In deze zaak heeft de voorzieningenrechter van de Rechtbank Oost-Brabant op 5 september 2019 uitspraak gedaan op het verzoek om een voorlopige voorziening van verzoekster, die een bijstandsuitkering had aangevraagd. De aanvraag was door het college van burgemeester en wethouders van de gemeente Eindhoven buiten behandeling gesteld. Verzoekster had bezwaar gemaakt tegen dit besluit, maar dit werd ongegrond verklaard. Vervolgens heeft zij beroep ingesteld en verzocht om een voorlopige voorziening, omdat zij al een jaar zonder inkomsten zou zijn en bij haar moeder inwoonde.
Tijdens de zitting op 4 september 2019 heeft verzoekster, bijgestaan door haar gemachtigde, haar situatie toegelicht. Ze stelde dat er een spoedeisend belang was bij het treffen van een voorlopige voorziening, omdat de beroepszaak pas medio november 2019 zou worden behandeld. Verzoekster gaf aan dat haar moeder haar financieel ondersteunde, maar dat de kosten voor haar moeder opliepen en dat het spaargeld opraakte. De voorzieningenrechter heeft echter geoordeeld dat verzoekster niet voldoende aannemelijk heeft gemaakt dat er sprake was van een financieel spoedeisend belang. De voorzieningenrechter merkte op dat verzoekster niet had onderbouwd dat haar moeder niet meer in staat zou zijn om haar te ondersteunen.
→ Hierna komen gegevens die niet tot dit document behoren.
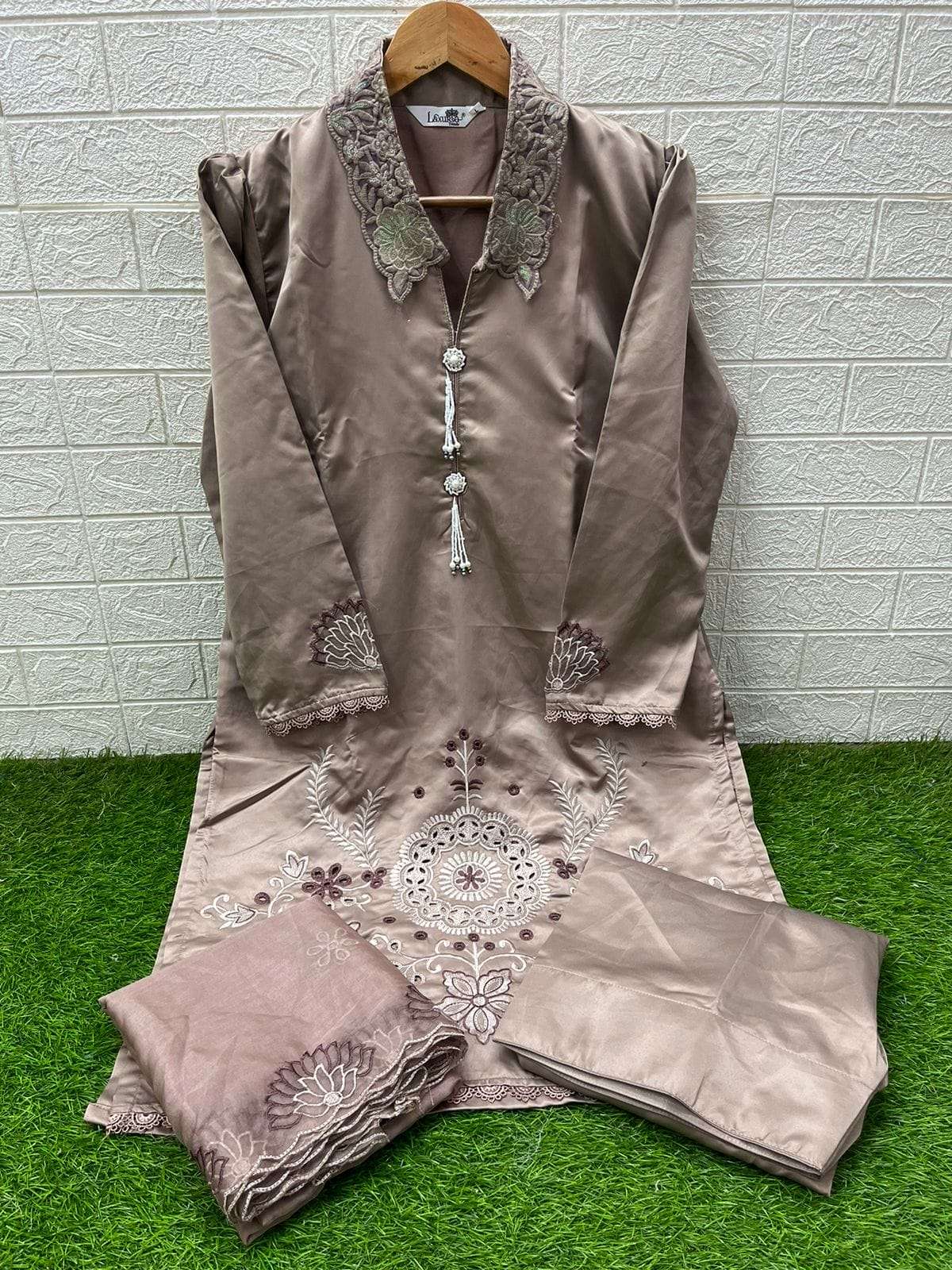 Laxuria Trendz 1567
De voorzieningenrechter heeft geconcludeerd dat niet voldaan was aan de voorwaarden voor het treffen van een voorlopige voorziening, zoals gesteld in artikel 8:81 van de Algemene wet bestuursrecht. Het verzoek om voorlopige voorziening is afgewezen, en de inhoudelijke beroepsgronden zullen in de beroepszaak worden beoordeeld. Er is geen aanleiding voor een proceskostenveroordeling. De uitspraak is openbaar gedaan en er staat geen rechtsmiddel open tegen deze beslissing.